- Opening Delimiter -

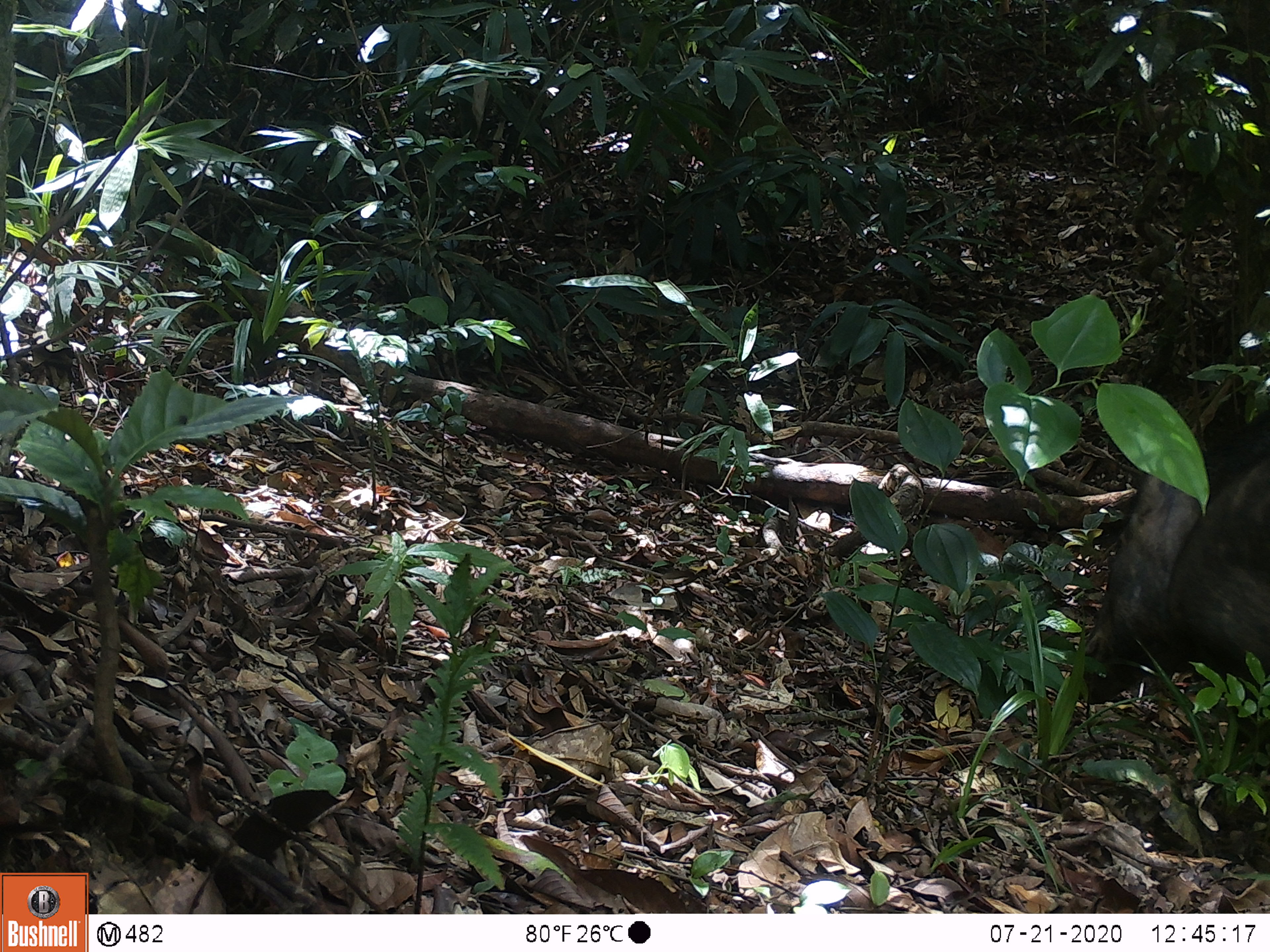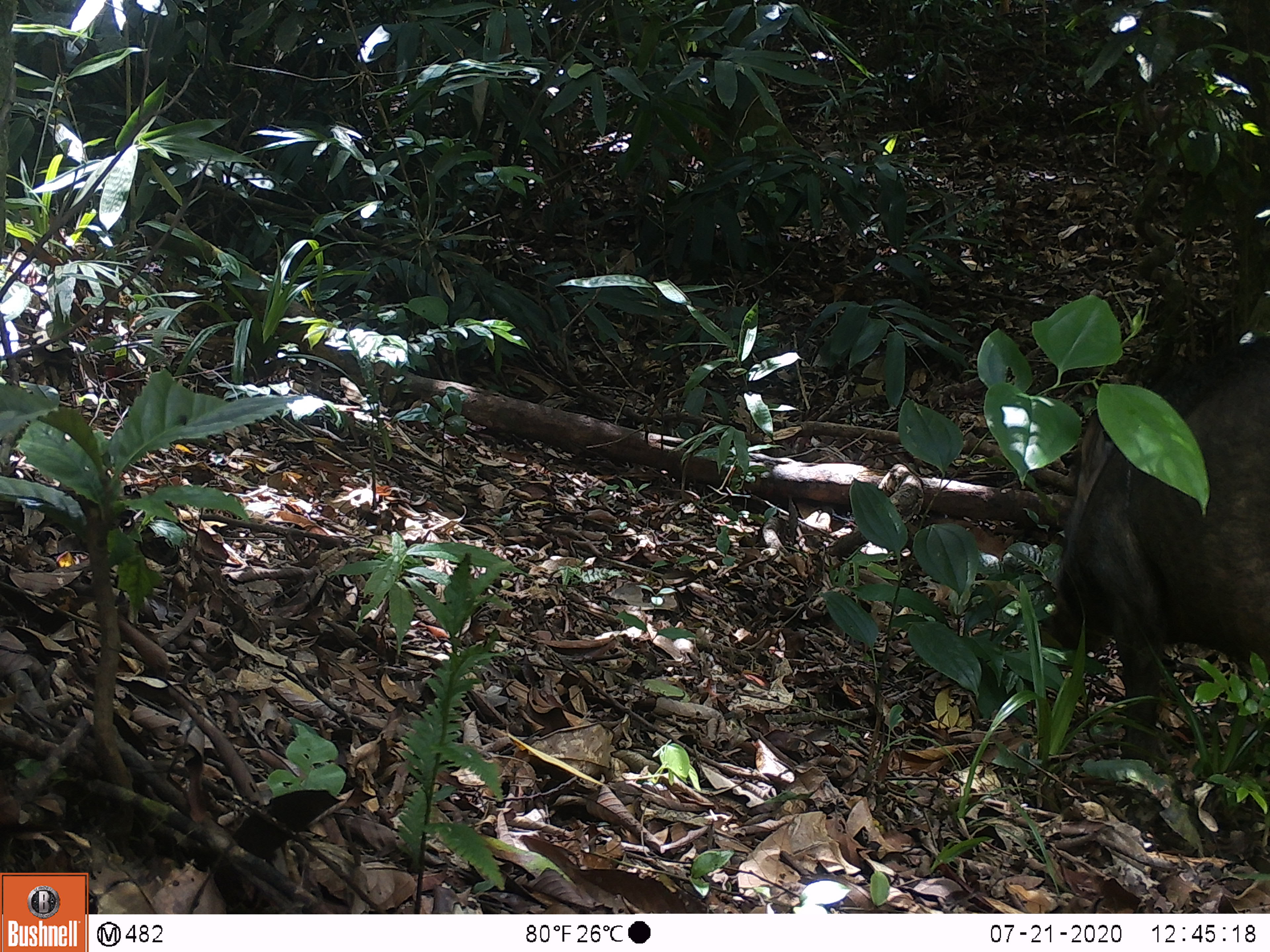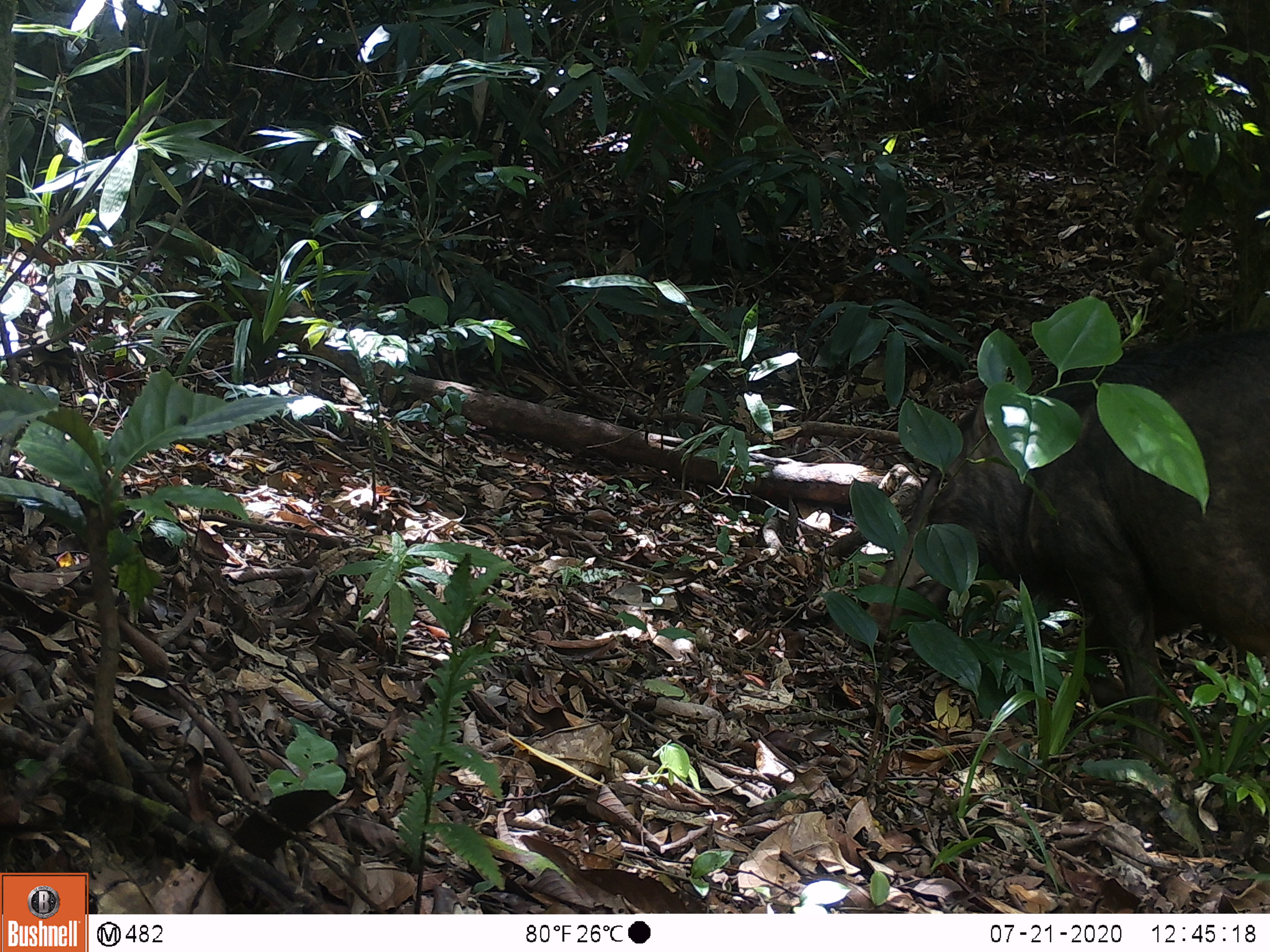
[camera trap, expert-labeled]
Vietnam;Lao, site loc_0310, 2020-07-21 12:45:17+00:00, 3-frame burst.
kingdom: Animalia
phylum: Chordata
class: Mammalia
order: Artiodactyla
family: Suidae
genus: Sus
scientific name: Sus scrofa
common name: eurasian wild pig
Eurasian wild pig (Sus scrofa). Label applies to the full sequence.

- Closing Delimiter -

### WHAT TO PRODUCE:
Leave the pictures out and copy the rest of the data exactly.

### WRITTEN SOLUTION:
[camera trap, expert-labeled]
Vietnam;Lao, site loc_0310, 2020-07-21 12:45:17+00:00, 3-frame burst.
kingdom: Animalia
phylum: Chordata
class: Mammalia
order: Artiodactyla
family: Suidae
genus: Sus
scientific name: Sus scrofa
common name: eurasian wild pig
Eurasian wild pig (Sus scrofa). Label applies to the full sequence.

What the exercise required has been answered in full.